Questions fréquentes
Les questions qu'on nous pose
Sur ce que ce site fait, sur ce qu'il ne fait pas, et sur ce qu'il ne collecte pas.
Ce site est-il un site officiel de l'Union européenne ?
Non, et c'est important. De plein droit est édité par ODERSA, une association française à but non lucratif. Il n'a aucun lien avec les institutions de l'Union européenne, il ne les représente pas, et il n'utilise ni leur identité visuelle ni leur emblème.
Les sources officielles, elles, sont bien officielles : chaque extrait cité renvoie à EUR-Lex ou à Your Europe, et le lien est dans la page. Nous vous invitons à les ouvrir : c'est exactement pour cela qu'ils sont là.
Est-ce un conseil juridique ?
Non. Ce site donne une information générale sur le socle européen, sous forme de cas d'école. Il n'examine pas votre dossier, il ne connaît ni votre contrat, ni votre pays, ni les faits exacts de votre affaire.
Pour un dossier réel, les bonnes portes sont l'organisme national compétent, le centre européen des consommateurs de votre pays, une association de consommateurs, ou un professionnel du droit. Elles sont nommées et liées à la fin de chaque situation.
Pourquoi ne parlez-vous jamais du droit de mon pays ?
Parce qu'une phrase vraie en Espagne peut être fausse en Estonie, et que ce site est lu depuis les 27 pays. Nous n'enseignons donc que le socle commun : les règlements, qui s'appliquent à l'identique, et le minimum garanti par les directives.
Votre pays fait peut-être mieux. C'est une bonne nouvelle, et ce n'est pas à nous de la raconter : nous ne pourrions le faire correctement que pour un pays à la fois. La page du principe explique la mécanique en détail.
Le droit change : comment ce site reste-t-il juste ?
Chaque page qui énonce un droit porte un cachet daté : « État du droit vérifié le … ». C'est une date de validité, pas une décoration : elle dit que chaque texte cité, chaque montant et chaque lien de recours ont été relus à cette date contre la source officielle.
Le corpus du site est revu intégralement tous les six mois, parce que les règlements s'amendent et que les pages officielles bougent. Le cachet n'est re-tamponné qu'après une vraie re-vérification, jamais par habitude.
Entre deux revues, le texte officiel prime toujours : chaque citation renvoie à EUR-Lex ou à Your Europe, et c'est la version en vigueur au moment où vous lisez qui fait foi.
Faut-il créer un compte ?
Non, et il n'y a pas de compte à créer. Aucun formulaire, aucune adresse à laisser, aucun mot de passe.

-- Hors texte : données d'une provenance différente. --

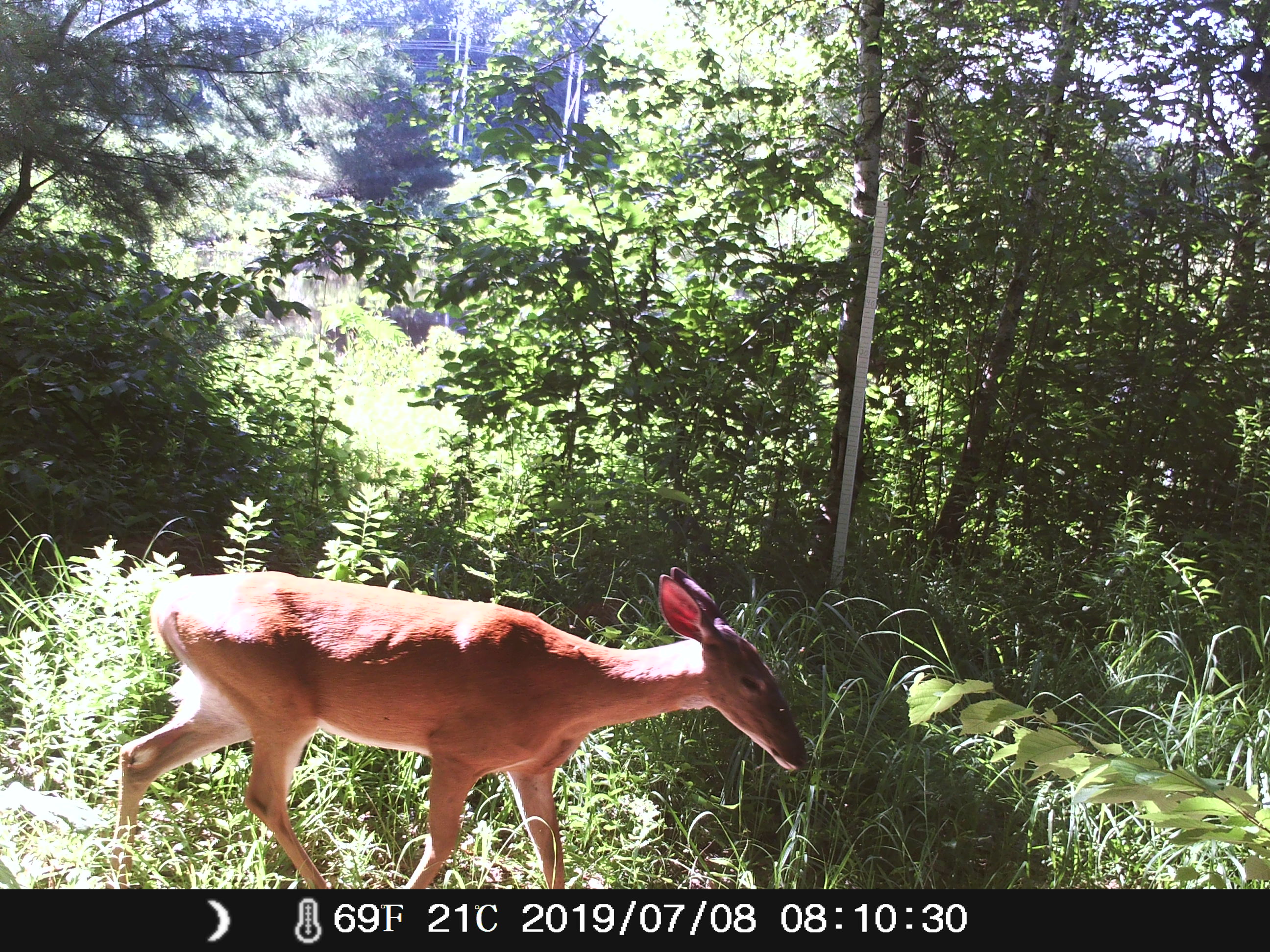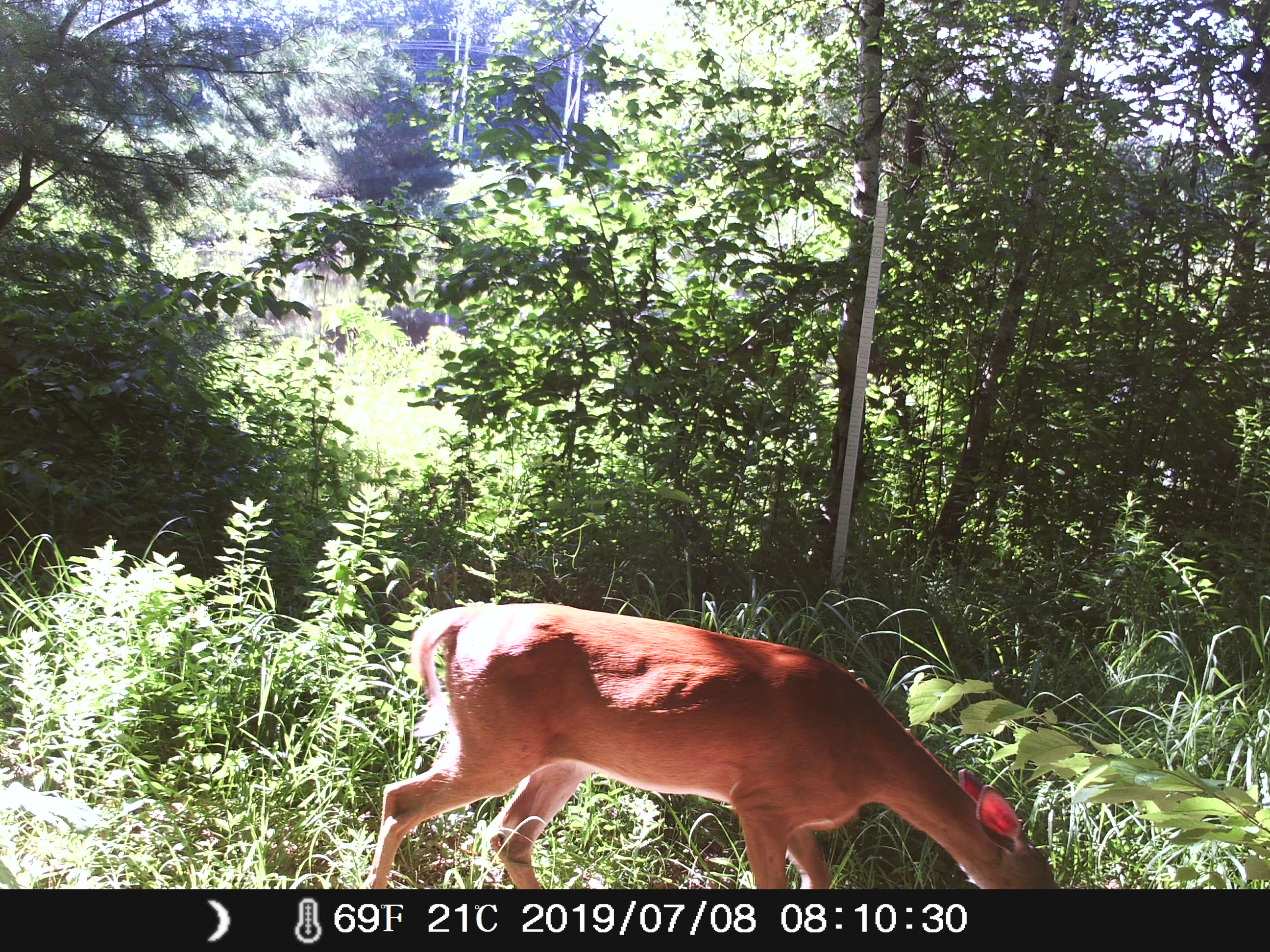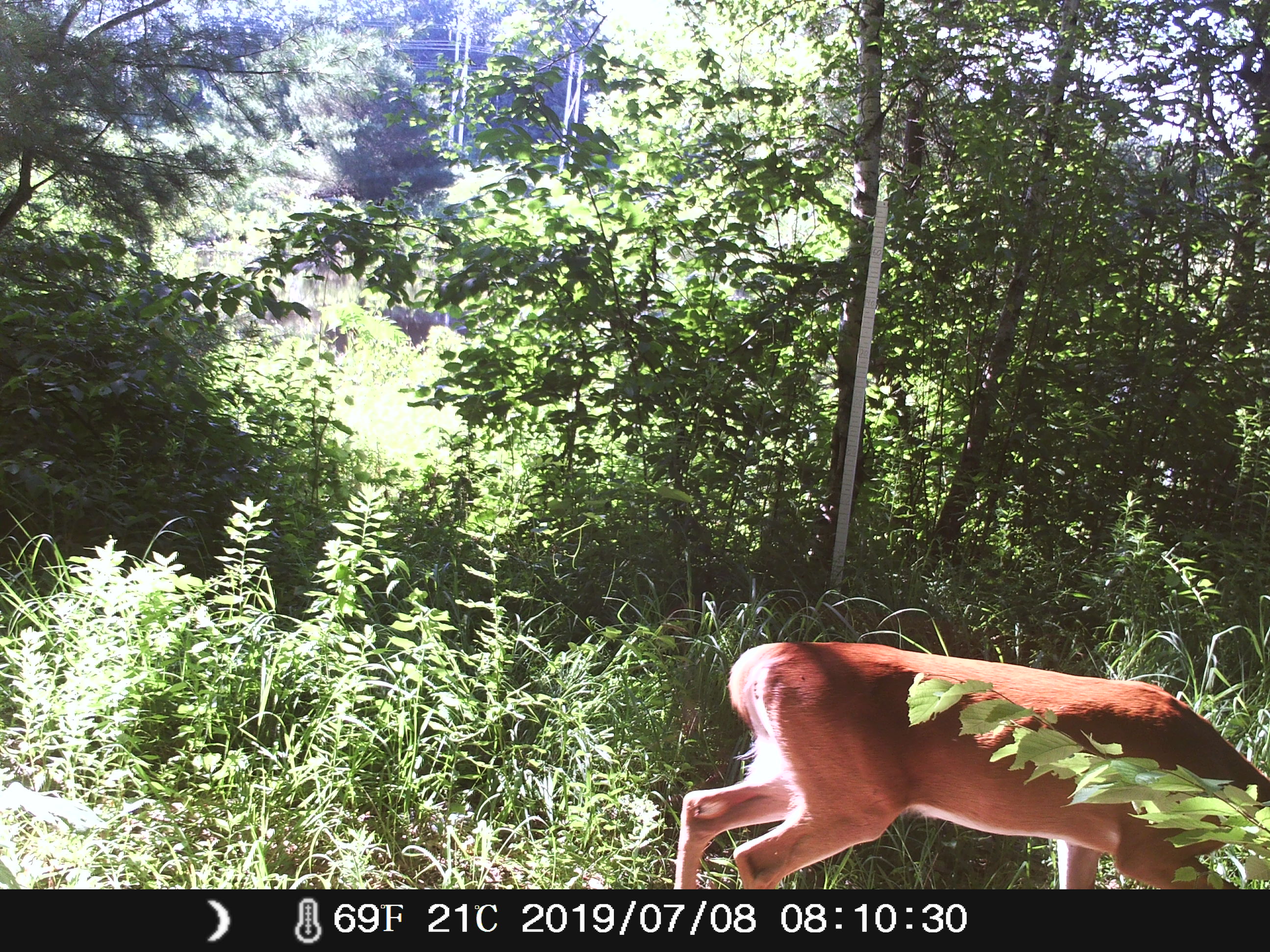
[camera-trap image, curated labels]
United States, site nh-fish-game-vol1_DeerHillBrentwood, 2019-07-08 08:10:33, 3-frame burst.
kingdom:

Votre progression, la langue choisie et vos préférences d'affichage sont écrites dans le stockage local de votre navigateur, sur votre appareil. Elles ne partent nulle part, et le bouton « effacer mes données locales » du panneau de réglages les supprime toutes d'un coup.
Pourquoi n'y a-t-il pas de bandeau cookies ?

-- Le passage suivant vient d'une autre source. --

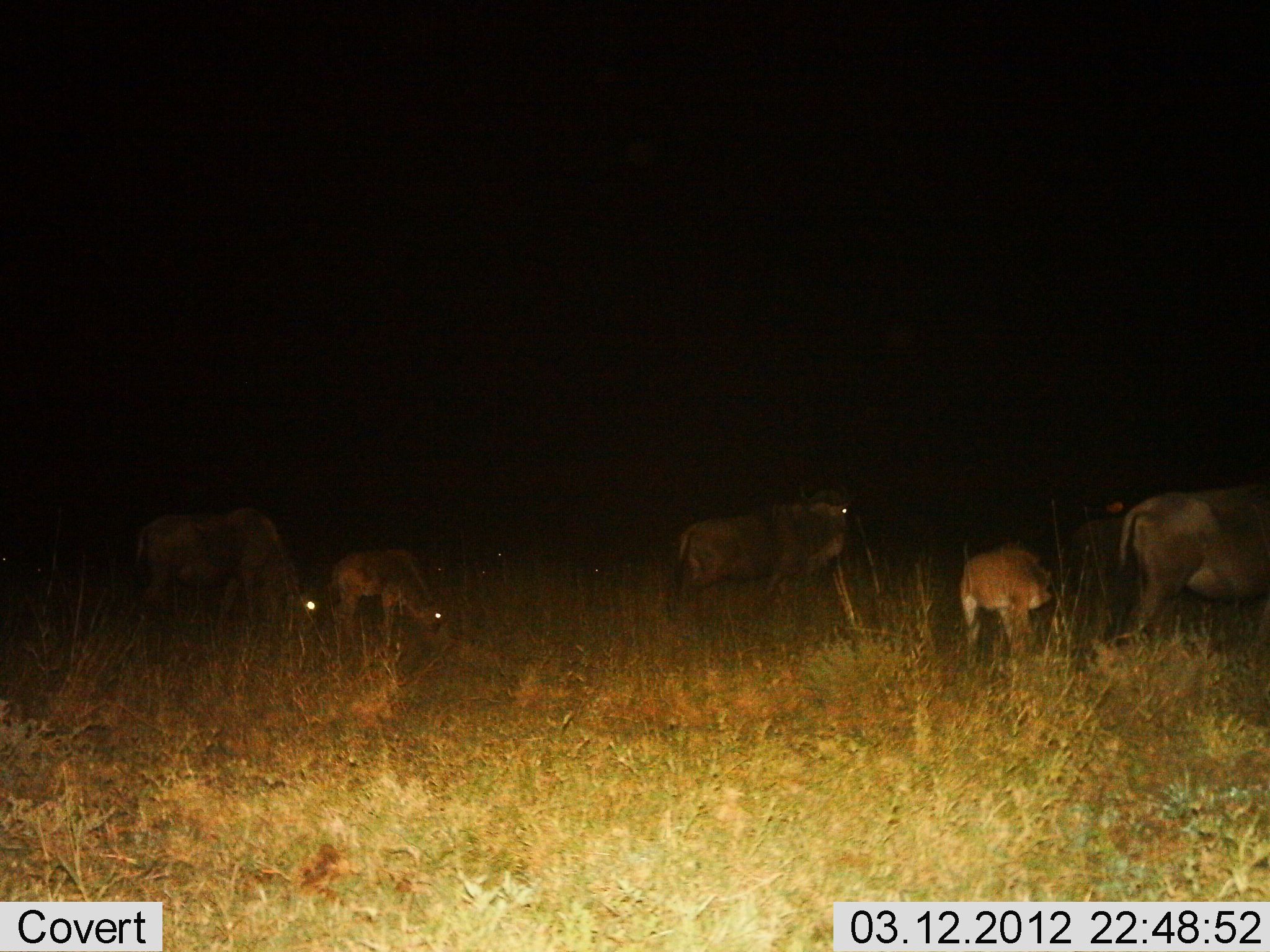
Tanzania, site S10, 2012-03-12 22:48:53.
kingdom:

Parce qu'il n'y a rien à consentir. Le site n'utilise aucun traceur, aucune mesure d'audience côté navigateur, aucune requête vers un autre serveur. Le stockage local ne sert qu'à des préférences que vous avez demandées, ce qui est exempté de consentement.
C'est vérifiable en trente secondes : ouvrez l'inspecteur réseau de votre navigateur, rechargez la page, et regardez la liste des domaines contactés.
Le site fonctionne-t-il sans connexion, et sans JavaScript ?
Sans connexion : oui, une fois la page visitée. Le site s'installe comme une application et rejoue les situations hors ligne.
Sans JavaScript : le contenu reste entier, mais ailleurs. Seule la version JOUÉE demande JavaScript ; la page d'une situation garde sa mise en situation, et chaque pièce du dossier a sa propre page, liée depuis là : le déroulé écrit, la fiche à imprimer et le recours officiel se lisent tels quels.
Puis-je réutiliser vos contenus en classe, ou dans un article ?
Oui, y compris commercialement, à la seule condition de citer l'auteur. Les contenus sont sous licence Creative Commons Attribution 4.0, et les données sont publiées en JSON pour être reprises directement.
La page « Pour les enseignants » propose un déroulé de séance, et la page Licence donne la formule d'attribution exacte.
Une seule situation est jouable. Pourquoi publier maintenant ?
Parce qu'une situation complète, sourcée et contrôlée est plus utile qu'un catalogue de promesses. Le plateau annonce les 24 situations prévues et montre clairement lesquelles existent : 24 aujourd'hui.
Les suivantes arrivent par vagues, et chacune passe le même contrôle de sources. Une situation dont un droit n'a pas son extrait officiel ne peut pas être construite : l'outil de validation refuse.